* [Passage provided]:
— BEGIN —
# Forgeworld Releases 2011-11-11



## xenobiotic (Jun 7, 2008)

> Lord of the Black Fortress, Master of the Legion of Azgorh, potent warrior and mighty Sorcerer-Prophet of Hashut, Drazhoath the Ashen leads his war host from the fore mounted upon the fell Bale Taurus Cinderbreath.
> 
> Drazhoath the Ashen on Cinderbreath, designed by Steve Whitehead, is a breathtakingly detailed full resin model, and a unique special character for the Legion of Azgorh army list published in Tamurkhan: The Throne of Chaos.
> 
> ...



















http://www.forgeworld.co.uk/New_Stuff/DRAZHOATH-THE-ASHEN.html


----------



## bitsandkits (Mar 18, 2008)

Yet again that is some frightening detail, i consider myself a fair painter of detail, but i doubt i have the skill to do that justice


----------



## Stephen_Newman (Jul 14, 2009)

Forge World continue to astound me and surprise me with their great models. I really look forward to their fantasy releases in the future.
— END —
* [Problems]:
1 - In the forum thread, who designed the model Drazhoath the Ashen on Cinderbreath?
2 - Repeat the part of the forum thread starting at "Yet again that" and ending at "(Jul 14, 2009)".
The records are not needed.

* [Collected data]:
— BEGIN —
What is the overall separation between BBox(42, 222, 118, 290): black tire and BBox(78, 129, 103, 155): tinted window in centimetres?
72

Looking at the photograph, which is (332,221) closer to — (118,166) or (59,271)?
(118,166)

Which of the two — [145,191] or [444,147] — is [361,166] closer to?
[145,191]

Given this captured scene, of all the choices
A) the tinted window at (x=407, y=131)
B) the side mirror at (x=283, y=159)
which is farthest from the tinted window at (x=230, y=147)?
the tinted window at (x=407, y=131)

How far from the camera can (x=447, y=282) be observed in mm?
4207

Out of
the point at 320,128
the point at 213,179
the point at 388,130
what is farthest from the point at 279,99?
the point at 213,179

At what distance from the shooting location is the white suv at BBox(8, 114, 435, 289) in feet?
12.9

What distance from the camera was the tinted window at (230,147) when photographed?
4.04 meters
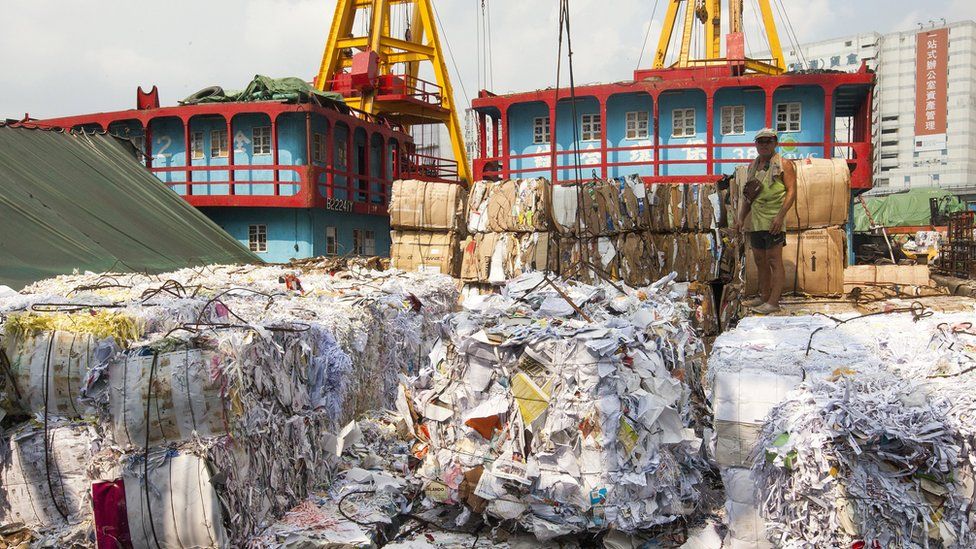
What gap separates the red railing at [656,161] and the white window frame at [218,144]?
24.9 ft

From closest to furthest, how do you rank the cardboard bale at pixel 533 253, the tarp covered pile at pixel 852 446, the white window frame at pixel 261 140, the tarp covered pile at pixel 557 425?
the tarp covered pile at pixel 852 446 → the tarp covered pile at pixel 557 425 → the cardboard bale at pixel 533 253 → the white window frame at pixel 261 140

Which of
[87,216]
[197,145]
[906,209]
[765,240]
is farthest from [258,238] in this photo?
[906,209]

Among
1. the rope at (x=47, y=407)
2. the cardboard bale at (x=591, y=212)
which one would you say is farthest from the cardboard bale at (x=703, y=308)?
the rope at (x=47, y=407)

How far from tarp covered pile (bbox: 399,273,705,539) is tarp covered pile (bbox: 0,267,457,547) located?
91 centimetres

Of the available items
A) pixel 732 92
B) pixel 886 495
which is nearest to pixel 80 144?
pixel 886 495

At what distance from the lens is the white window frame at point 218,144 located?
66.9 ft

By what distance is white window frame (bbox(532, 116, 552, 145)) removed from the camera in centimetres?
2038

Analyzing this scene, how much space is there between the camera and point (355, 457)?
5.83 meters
— END —
* [Responses for each task]:
1 - Steve Whitehead

2 -
Yet again that is some frightening detail, i consider myself a fair painter of detail, but i doubt i have the skill to do that justice


----------



## Stephen_Newman (Jul 14, 2009)